**TEXT BLOCK**
STANDARDIZATION OF URDU LANGUAGE CODE PAGE



TOWARDS UNICODE STANDARD FOR URDU

Dr. Khaver ZIA

Director

Beaconhouse Informatics Computer Institute

Lahore. Pakistan

E-mail: kzia@informatics.edu.pk

ABSTRACT

This paper is an update on the progress made in standardization of Urdu in Pakistan. The compatibility of Standard character Set of Urdu with Unicode is analyzed. Inclusion of 25 Urdu Characters and ligatures in the Unicode standard is proposed.

KEYWORDS

Multilingual Processing, Standardization, Unicode, Urdu

1. INTRODUCTION

Urdu language and its characteristics have been discussed in detail in earlier papers [1] [2]. The code table of Urdu referred to in these papers was approved by the Government of Pakistan in August 2000. In the current paper an analysis is done with a view to make the Urdu character set compatible with Unicode.

**GIVEN INSTRUCTION A**
Summarize the Urdu code page paper in two sentences.
**GIVEN INSTRUCTION B**
Please copy the Urdu code page paper starting at "This paper is" and ending at "compatible with Unicode.".

**DATASET EXTRACT**
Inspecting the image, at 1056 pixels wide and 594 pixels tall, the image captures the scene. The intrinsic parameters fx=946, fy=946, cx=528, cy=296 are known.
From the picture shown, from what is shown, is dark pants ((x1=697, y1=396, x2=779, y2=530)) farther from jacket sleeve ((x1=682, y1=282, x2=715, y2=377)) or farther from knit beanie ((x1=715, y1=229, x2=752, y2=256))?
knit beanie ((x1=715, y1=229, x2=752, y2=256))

**WORKED ANSWER A**
The Urdu code page paper reports on progress in standardizing Urdu in Pakistan and analyzes how the Standard Character Set of Urdu fits with Unicode, proposing that 25 Urdu characters and ligatures be added to the Unicode standard. The Urdu code table it builds on was approved by the Government of Pakistan in August 2000.

**WORKED ANSWER B**
This paper is an update on the progress made in standardization of Urdu in Pakistan. The compatibility of Standard character Set of Urdu with Unicode is analyzed. Inclusion of 25 Urdu Characters and ligatures in the Unicode standard is proposed.

KEYWORDS

Multilingual Processing, Standardization, Unicode, Urdu

1. INTRODUCTION

Urdu language and its characteristics have been discussed in detail in earlier papers [1] [2]. The code table of Urdu referred to in these papers was approved by the Government of Pakistan in August 2000. In the current paper an analysis is done with a view to make the Urdu character set compatible with Unicode.